CBDT Circular No. 776, , Dated 08.06.1999

Subject : Taxability of ex gratia payment made by Central Government/State Government/Local Authority/Government Public Sector Undertaking to heirs of employee on his death, etc.

Circular No. 573, F. No. 200/115/90-ITA-I, dated 21.08.1990 provided that a lump sum ex gratia payment made, to the widow or other legal heirs of an employee, who dies while still in active service, will not be taxable as income under the Income-tax Act, 1961.

It is noted that there can be situations in which a person or his heir receives ex gratia payment from the Central Government/State Government/Local Authority/Public Sector Undertaking, consequent upon injury to the person/death of a family member, while on duty. Such an ex gratia payment will not be liable to income-tax under the Income-tax Act, 1961.

CBDT Circular No. 385 [F. No. 316/35/81-WT], Dated 03.07.1984

Subject :  Whether properties left in erstwhile east Pakistan after Indo-Pak Conflict of 1965 and relief granted in the form of Exgratia grant and as such asset includible in net wealth

The Board have considered taxation under the Wealth-tax Act of assessees in India in respect of their properties left in erstwhile East Pakistan after Indo-Pak conflict of 1965 and the relief granted to them in respect of such properties in the form of exgratia grant from the Consolidated Fund of India and have decided as under :

The value of the properties left behind in East Pakistan by persons who had migrated to India, and which vested in the Custodian of Enemy Property in Pakistan, cannot be assessed to wealth-tax in India in the hands of such persons.

The ad hoc interim relief granted by the Government of India in the form of exgratia grant from the Consolidated Fund of India cannot be assessed to wealth-tax as there is no legally enforceable claim to such relief.

Assessee had received Rs. 47.21 lakhs from his erstwhile company as ex gratia and a letter had been issued by employer which clearly stated that payment of amount had been made voluntarily to assessee and was not compensation, Assessing Officer without establishing letter as non-genuine could not have invoked provisions of section 17(3)(iii) for making addition

ITAT Pune held that payment made voluntarily by the employer out of appreciation for the employee falls outside the rigours of Section 17(3)(iii) of the Income Tax Act.

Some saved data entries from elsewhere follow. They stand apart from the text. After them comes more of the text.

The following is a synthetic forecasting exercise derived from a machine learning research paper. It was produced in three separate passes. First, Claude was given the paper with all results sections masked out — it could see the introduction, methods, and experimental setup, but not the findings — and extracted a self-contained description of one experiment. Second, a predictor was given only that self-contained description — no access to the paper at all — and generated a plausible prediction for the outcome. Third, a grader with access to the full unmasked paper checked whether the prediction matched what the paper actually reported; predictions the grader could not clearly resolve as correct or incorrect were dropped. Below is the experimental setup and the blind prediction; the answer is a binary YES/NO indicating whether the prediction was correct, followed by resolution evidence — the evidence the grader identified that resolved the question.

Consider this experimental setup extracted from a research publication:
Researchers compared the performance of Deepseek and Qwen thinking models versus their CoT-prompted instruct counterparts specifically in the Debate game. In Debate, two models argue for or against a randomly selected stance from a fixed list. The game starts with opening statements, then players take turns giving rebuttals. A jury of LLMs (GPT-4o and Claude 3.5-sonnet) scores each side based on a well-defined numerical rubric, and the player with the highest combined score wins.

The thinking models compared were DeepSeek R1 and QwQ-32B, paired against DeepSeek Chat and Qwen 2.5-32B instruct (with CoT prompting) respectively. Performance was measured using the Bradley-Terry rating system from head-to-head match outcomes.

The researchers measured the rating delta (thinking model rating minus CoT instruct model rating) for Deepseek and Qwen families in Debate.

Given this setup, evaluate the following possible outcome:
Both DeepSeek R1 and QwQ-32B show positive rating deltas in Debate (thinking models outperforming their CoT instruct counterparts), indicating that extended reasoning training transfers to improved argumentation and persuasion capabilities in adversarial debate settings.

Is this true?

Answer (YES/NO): YES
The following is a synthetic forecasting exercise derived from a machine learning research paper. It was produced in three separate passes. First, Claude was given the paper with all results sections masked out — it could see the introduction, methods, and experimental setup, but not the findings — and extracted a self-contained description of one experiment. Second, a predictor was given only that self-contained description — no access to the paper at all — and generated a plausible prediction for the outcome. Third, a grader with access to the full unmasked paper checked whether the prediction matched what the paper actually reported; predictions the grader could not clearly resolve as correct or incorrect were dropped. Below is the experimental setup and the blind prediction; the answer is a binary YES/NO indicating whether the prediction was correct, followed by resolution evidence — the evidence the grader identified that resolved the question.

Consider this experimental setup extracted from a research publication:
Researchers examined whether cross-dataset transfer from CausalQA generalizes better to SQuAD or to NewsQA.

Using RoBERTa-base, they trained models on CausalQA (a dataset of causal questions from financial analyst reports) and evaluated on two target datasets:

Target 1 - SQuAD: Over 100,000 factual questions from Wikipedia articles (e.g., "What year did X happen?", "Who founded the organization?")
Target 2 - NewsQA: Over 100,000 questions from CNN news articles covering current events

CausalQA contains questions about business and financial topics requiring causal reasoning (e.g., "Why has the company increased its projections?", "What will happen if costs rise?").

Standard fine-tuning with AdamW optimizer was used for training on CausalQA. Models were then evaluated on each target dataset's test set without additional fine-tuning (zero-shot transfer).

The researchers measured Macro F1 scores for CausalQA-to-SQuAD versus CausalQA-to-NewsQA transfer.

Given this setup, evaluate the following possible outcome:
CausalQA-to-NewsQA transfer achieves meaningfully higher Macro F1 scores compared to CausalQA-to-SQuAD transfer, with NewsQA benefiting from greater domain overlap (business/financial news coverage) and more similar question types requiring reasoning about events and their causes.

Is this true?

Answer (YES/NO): NO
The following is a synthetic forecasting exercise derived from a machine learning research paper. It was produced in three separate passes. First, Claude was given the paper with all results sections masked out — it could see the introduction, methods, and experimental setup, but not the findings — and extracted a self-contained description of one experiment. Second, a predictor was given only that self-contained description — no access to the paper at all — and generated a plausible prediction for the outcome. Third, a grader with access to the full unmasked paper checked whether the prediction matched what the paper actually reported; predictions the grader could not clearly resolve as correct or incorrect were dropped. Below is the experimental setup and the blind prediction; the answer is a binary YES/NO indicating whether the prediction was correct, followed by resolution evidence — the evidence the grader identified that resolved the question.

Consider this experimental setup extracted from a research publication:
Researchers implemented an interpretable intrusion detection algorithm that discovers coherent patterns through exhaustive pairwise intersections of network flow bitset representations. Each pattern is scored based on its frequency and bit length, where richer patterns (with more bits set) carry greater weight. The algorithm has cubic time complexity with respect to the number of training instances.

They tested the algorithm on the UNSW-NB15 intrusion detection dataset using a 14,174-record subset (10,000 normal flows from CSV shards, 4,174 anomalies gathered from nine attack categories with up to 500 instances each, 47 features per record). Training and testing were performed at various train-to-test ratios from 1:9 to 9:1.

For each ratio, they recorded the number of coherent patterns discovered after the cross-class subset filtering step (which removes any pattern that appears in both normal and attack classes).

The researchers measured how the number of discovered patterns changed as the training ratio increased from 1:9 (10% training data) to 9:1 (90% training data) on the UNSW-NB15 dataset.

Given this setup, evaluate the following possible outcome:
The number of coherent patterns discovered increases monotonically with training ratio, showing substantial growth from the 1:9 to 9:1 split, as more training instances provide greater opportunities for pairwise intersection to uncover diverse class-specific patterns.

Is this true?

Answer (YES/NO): YES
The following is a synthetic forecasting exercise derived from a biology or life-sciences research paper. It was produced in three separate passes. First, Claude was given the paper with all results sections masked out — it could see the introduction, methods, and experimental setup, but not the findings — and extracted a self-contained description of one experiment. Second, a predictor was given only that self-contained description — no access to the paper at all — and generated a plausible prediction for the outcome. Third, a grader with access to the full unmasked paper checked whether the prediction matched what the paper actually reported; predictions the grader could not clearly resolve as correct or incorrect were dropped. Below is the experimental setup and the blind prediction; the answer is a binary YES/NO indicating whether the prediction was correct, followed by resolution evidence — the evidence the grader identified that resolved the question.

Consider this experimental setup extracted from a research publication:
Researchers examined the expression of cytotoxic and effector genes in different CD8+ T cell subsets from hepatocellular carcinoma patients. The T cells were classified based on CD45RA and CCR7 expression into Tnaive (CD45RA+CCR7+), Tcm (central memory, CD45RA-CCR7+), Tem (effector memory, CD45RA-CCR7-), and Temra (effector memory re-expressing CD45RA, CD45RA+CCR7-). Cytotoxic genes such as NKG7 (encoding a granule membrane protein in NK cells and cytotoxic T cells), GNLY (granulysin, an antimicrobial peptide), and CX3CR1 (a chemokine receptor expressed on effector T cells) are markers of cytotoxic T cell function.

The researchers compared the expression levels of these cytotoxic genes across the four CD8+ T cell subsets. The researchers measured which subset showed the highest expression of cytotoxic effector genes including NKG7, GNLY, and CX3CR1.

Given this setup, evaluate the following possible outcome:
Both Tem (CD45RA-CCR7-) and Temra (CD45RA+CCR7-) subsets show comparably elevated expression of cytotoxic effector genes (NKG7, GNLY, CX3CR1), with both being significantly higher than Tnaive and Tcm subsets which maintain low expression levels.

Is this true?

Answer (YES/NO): NO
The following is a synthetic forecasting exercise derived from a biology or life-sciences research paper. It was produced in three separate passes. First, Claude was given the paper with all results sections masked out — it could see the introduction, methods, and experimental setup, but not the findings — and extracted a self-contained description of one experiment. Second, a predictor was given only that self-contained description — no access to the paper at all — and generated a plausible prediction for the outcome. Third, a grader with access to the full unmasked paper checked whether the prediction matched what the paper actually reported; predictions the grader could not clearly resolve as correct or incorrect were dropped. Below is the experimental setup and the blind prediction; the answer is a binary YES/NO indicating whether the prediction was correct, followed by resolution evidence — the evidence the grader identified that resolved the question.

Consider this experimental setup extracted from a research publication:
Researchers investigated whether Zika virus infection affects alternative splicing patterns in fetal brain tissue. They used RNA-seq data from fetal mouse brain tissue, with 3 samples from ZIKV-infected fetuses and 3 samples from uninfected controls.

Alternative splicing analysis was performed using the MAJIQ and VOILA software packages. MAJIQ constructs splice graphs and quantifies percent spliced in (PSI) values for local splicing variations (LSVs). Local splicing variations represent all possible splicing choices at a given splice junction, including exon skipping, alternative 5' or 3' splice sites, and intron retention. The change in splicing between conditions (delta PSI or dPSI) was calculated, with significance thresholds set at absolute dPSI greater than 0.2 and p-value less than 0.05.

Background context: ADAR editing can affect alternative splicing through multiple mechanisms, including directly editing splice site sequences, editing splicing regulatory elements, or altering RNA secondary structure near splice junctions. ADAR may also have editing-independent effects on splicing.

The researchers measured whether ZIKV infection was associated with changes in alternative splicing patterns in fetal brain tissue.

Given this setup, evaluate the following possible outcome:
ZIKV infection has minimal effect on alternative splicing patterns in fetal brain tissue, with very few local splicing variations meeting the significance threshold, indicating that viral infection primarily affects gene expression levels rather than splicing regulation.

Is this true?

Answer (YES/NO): NO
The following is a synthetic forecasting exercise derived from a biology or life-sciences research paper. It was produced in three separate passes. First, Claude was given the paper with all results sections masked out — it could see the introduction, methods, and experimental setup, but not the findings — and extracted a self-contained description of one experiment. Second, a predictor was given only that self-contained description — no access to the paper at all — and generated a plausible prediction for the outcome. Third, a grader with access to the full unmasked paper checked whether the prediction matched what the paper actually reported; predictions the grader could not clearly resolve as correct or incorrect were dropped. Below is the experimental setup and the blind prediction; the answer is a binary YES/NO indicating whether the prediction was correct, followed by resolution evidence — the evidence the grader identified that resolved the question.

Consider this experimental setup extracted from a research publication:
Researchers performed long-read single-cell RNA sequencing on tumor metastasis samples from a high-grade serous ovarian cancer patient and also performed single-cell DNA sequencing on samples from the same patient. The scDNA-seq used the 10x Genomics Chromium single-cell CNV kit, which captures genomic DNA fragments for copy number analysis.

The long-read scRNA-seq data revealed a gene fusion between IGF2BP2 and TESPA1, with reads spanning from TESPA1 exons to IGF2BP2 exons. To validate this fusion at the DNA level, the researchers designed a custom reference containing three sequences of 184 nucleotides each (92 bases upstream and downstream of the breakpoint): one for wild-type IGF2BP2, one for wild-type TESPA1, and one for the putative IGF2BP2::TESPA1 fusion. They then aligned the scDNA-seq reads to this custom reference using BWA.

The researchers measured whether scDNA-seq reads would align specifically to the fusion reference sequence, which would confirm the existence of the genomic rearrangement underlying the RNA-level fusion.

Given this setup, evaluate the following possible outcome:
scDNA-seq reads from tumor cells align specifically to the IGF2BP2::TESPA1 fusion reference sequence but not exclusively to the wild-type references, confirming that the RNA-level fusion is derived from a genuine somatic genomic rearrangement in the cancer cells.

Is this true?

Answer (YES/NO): YES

Assessee has taken voluntary retirement from Racold Thermo (P) Ltd. Pune during the year under consideration. Thereafter the assessee has started trading business of Industrial consumable supply in the name of M/s. Laxmi Enterprises. Assessee received Rs. 47,21,154/- from the company as Ex-Gratia and from this amount claimed Rs. 5,00,000/- under section 10(10C) VRS compensation/Termination of service and balance remaining amount of Rs. 42,21,154 from Ex-Gratia taken as capital receipt. Assessing Officer taxed amount of Rs. 42,21,154 under section 17(3)(iii) by treating it as additional compensation received by assessee from his employer as profit in lieu of salary under section 17(3)(iii). However, a letter had been issued by employer which clearly stated that payment of amount had been made voluntarily to assessee and was not compensation. This letter had not been doubted by department. No independent inquiry regarding veracity of this letter had been conducted and none of authorities had held this letter issued by employer to assessee as bogus. Without establishing letter as non-genuine or without examining sanctity of payment made, simply invoking provisions of Act for making addition was not appropriate for a quasi-judicial authority. When employer itself stated that payment had been made voluntarily by them out of appreciation for employee, it fell outside rigours of section 17(3)(iii).  Therefore, Assessing Officer was to be directed to delete addition from hands of assessee. [In favour of assessee] (Related Assessment year : 2018-19) – [Mahadev Vasant Dhangekar v. ACIT, NFAC (2023) 149 taxmann.com 170 (ITAT Pune)]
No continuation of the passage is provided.